When I was a teen, I spoke to the stars.

We had a large trampoline in the backyard, and sometimes I would spend half an hour or more, walking the circumference of the thing, and speaking all my mind and heart to the constellation Orion.

The stars are good listeners.

Book

Around that same time, I read a novel by C.S. Lewis called “Till We Have Faces”.

It is a retelling of Cupid and Psyche… This story had haunted Lewis all his life, because he believed that some of the main characters’ actions were illogical. As a consequence, his retelling of the story is characterized by a highly developed character, the narrator, with the reader being drawn into her reasoning and her emotions.

After we go with the protagonist, Orual, through fully 90% of her story, she has a dream – or a vision. In the vision, after a long journey, she is brought before the gods to read her “complaint”.
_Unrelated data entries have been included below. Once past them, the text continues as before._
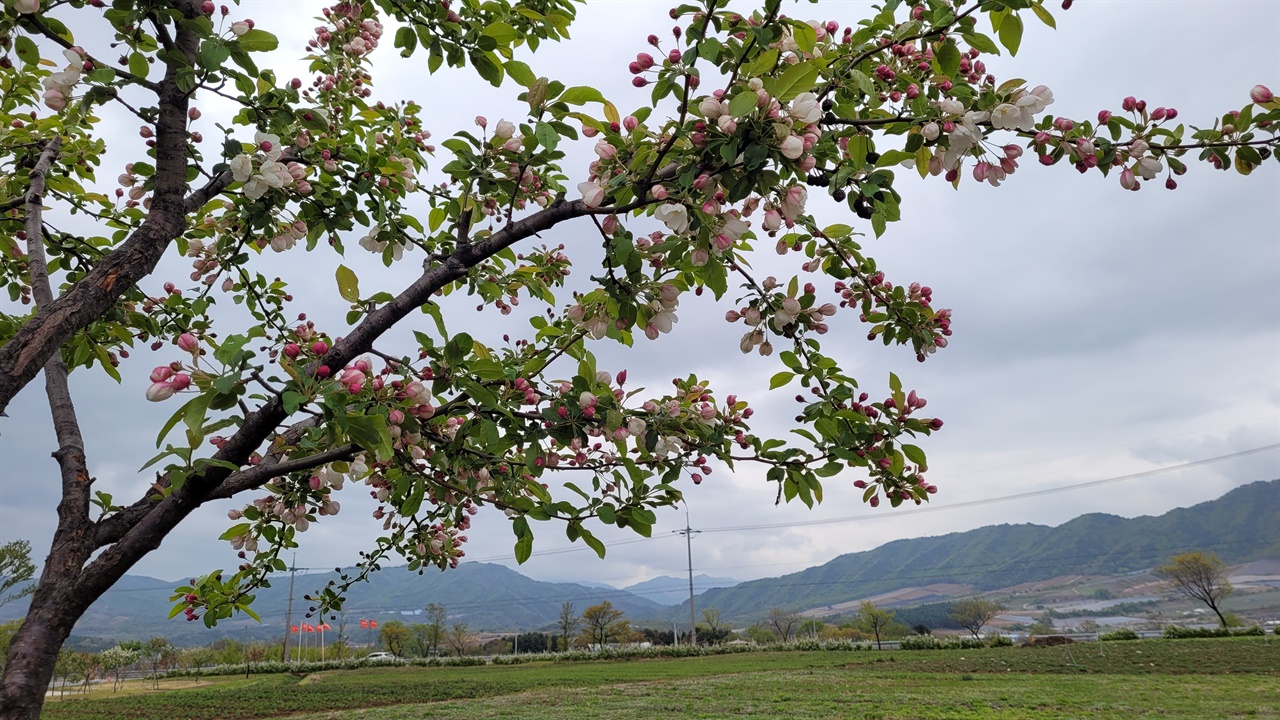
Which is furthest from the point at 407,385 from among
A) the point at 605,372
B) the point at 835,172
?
the point at 835,172

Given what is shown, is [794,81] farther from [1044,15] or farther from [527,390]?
[527,390]

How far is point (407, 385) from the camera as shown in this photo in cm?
171

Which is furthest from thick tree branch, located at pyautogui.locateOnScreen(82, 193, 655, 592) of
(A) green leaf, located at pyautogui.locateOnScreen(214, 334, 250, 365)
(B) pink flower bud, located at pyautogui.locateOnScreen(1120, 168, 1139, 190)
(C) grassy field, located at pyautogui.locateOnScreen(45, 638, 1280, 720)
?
(C) grassy field, located at pyautogui.locateOnScreen(45, 638, 1280, 720)

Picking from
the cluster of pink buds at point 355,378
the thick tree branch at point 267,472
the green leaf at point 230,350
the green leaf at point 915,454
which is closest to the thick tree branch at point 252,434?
the thick tree branch at point 267,472

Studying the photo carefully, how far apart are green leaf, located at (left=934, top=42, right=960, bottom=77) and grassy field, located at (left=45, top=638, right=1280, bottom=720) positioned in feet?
43.8

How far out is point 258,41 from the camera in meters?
1.83

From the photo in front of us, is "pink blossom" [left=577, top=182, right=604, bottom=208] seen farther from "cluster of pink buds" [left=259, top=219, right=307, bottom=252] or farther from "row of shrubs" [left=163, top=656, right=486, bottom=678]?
"row of shrubs" [left=163, top=656, right=486, bottom=678]

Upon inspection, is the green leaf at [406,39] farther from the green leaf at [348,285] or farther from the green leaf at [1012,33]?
the green leaf at [1012,33]

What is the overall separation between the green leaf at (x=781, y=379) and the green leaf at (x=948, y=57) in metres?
0.88

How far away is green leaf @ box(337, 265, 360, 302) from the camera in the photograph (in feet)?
6.43

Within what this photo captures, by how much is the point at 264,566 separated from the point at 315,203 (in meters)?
1.30

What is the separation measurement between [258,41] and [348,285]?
678 mm

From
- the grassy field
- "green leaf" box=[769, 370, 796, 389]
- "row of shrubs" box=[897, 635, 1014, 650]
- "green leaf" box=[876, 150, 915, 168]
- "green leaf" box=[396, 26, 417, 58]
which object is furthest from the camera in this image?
"row of shrubs" box=[897, 635, 1014, 650]

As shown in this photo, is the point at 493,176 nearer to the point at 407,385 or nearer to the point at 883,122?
the point at 407,385
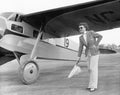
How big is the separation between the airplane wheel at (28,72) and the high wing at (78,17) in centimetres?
167

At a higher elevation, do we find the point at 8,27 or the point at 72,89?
the point at 8,27

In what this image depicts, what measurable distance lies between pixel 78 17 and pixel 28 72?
241 centimetres

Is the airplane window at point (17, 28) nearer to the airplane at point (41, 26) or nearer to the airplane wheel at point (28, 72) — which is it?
the airplane at point (41, 26)

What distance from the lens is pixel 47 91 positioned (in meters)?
5.46

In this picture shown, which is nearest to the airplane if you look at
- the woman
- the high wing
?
the high wing

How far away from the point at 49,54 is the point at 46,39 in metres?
0.75

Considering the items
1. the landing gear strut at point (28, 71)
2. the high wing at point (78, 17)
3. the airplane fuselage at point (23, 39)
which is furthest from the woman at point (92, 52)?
the airplane fuselage at point (23, 39)

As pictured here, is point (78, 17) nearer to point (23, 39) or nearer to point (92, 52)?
point (23, 39)

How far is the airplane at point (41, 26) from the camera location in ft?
22.1

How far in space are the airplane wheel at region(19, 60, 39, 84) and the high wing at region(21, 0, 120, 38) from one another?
167 cm

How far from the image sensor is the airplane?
6750 mm

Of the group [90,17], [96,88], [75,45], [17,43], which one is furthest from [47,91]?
[75,45]

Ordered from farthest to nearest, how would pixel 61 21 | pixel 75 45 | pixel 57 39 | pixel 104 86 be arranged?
pixel 75 45, pixel 57 39, pixel 61 21, pixel 104 86

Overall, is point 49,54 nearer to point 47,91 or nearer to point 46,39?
point 46,39
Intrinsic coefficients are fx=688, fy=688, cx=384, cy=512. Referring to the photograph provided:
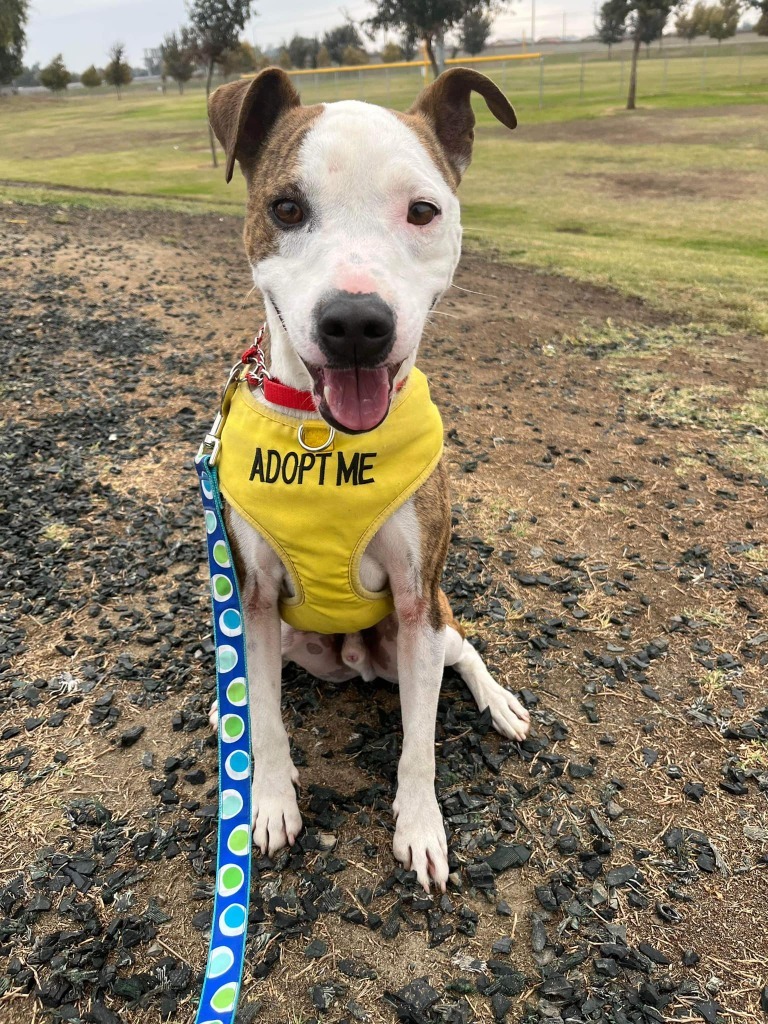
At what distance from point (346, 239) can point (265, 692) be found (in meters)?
1.81

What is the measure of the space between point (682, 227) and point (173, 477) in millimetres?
15253

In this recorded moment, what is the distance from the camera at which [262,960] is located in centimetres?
255

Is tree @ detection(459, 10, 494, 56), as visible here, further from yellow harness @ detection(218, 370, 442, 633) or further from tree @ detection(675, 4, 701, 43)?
yellow harness @ detection(218, 370, 442, 633)

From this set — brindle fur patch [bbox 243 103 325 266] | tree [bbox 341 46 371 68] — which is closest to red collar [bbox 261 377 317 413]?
brindle fur patch [bbox 243 103 325 266]

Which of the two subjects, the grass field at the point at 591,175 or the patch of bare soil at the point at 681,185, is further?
the patch of bare soil at the point at 681,185

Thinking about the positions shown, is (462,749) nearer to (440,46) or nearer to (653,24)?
(440,46)

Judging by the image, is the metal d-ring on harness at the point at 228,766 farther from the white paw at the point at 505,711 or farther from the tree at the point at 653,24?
the tree at the point at 653,24

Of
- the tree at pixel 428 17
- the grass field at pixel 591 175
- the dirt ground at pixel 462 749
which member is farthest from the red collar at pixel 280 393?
the tree at pixel 428 17

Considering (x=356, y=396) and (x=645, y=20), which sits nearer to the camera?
(x=356, y=396)

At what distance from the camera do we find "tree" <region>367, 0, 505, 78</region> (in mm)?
32000

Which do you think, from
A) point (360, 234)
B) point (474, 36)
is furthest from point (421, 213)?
point (474, 36)

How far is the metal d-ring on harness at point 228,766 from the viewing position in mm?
2199

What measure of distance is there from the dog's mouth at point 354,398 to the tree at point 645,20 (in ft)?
136

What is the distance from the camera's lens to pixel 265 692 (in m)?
2.88
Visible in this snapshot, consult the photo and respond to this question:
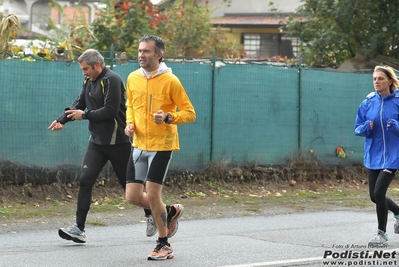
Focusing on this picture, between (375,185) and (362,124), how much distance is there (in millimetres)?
670

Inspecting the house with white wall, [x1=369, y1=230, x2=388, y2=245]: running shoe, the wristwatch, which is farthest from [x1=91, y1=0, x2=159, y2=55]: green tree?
the house with white wall

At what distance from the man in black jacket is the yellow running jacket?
0.82 metres

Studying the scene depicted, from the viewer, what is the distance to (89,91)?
9133 mm

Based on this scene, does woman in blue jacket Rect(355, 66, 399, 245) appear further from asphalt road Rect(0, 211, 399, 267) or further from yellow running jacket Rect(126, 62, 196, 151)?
yellow running jacket Rect(126, 62, 196, 151)

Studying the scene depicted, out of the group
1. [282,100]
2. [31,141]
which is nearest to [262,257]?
[31,141]

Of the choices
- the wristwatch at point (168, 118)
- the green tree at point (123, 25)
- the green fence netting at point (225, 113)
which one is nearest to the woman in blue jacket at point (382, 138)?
the wristwatch at point (168, 118)

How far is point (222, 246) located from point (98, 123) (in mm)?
1784

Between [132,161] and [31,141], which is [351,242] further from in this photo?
[31,141]

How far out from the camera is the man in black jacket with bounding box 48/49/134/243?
8.91 metres

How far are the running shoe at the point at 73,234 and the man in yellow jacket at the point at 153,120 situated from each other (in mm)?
1066

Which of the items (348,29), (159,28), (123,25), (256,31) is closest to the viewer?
(123,25)

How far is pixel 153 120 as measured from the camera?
805cm

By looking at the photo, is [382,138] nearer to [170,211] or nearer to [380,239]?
[380,239]

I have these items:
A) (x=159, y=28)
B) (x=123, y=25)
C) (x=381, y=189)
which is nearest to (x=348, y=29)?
(x=159, y=28)
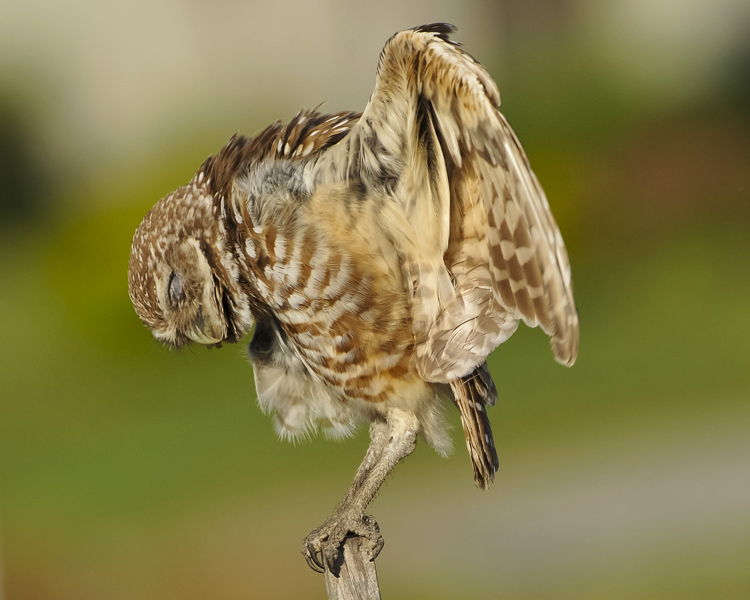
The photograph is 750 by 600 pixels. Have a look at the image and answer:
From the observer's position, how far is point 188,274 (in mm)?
1373

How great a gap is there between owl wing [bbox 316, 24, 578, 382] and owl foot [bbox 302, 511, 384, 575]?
0.33 m

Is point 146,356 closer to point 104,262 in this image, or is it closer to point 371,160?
point 104,262

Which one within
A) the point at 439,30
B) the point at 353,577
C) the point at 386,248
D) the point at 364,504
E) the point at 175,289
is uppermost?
the point at 439,30

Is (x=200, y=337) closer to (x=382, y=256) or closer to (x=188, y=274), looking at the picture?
(x=188, y=274)

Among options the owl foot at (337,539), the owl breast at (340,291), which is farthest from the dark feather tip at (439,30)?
the owl foot at (337,539)

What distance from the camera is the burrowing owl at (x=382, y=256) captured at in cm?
100

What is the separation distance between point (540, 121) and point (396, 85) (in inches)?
177

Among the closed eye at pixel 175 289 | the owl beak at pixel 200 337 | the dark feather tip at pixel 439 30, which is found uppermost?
the dark feather tip at pixel 439 30

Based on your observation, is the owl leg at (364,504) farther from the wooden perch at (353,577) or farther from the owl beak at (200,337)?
the owl beak at (200,337)

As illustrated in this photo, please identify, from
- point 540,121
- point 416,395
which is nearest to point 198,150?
point 540,121

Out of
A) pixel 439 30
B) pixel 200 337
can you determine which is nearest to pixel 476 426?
pixel 200 337

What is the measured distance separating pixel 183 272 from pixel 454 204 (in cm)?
56

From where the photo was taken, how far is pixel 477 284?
1.18 m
The image stuck with me: a stone amphitheater ringed with galleries of shadowy, mostly-unseen figures who listen silently to her lengthy complaint. And it was all in Orual’s head.

Council

At some point, I realized that – although my memory is fleeting and unreliable – I still contain somewhere inside myself the iterations of each and every age I’ve been.

I have been 5, and 11, I have been 19 and 23. (Now, of course, I have been every age up to and including 48.)

And so they combined, the stars and the amphitheater, into a Council of Me-s. I have on many occasions spoken to them, listened to them, consulted with them.

After all, nobody knows me better.

Furious, and Hurt

Recently, a loved one said something that made me moderately bummed.

After about 20 minutes of doing something else entirely, I noticed I was shaking. “Odd. Why am I shaking?” [pause] “Oh. I’m not bummed. I’m furious.”

I’ve got processes now for accepting those feelings, once I notice them. Not just accepting, but welcoming those feelings, and acknowledging out loud that they’re honestly just trying to protect me. (Note that this is a HUGE step forward from my previous strategy, “Let’s pretend really hard that things are okay”. Which was ineffective, to say the very least.)

It helps immensely, too, that I know about all of those ages that I am. Because at 48, I “shouldn’t” be so deeply hurt and furious about, say, a mild rejection.

But I’m not just 48. I’m also 12 years old, hot on the heels of serious abandonment trauma.
I’m also 16 and lonely.
I’m also 25 and heartbroken.
And so on.

Holding space

Welcoming feelings, and holding space for them.
Accepting my self, and holding space for me as I am and as I have been.

Those two skills have already moved the needle toward “being well” more than, well, almost anything else I can think of in my life.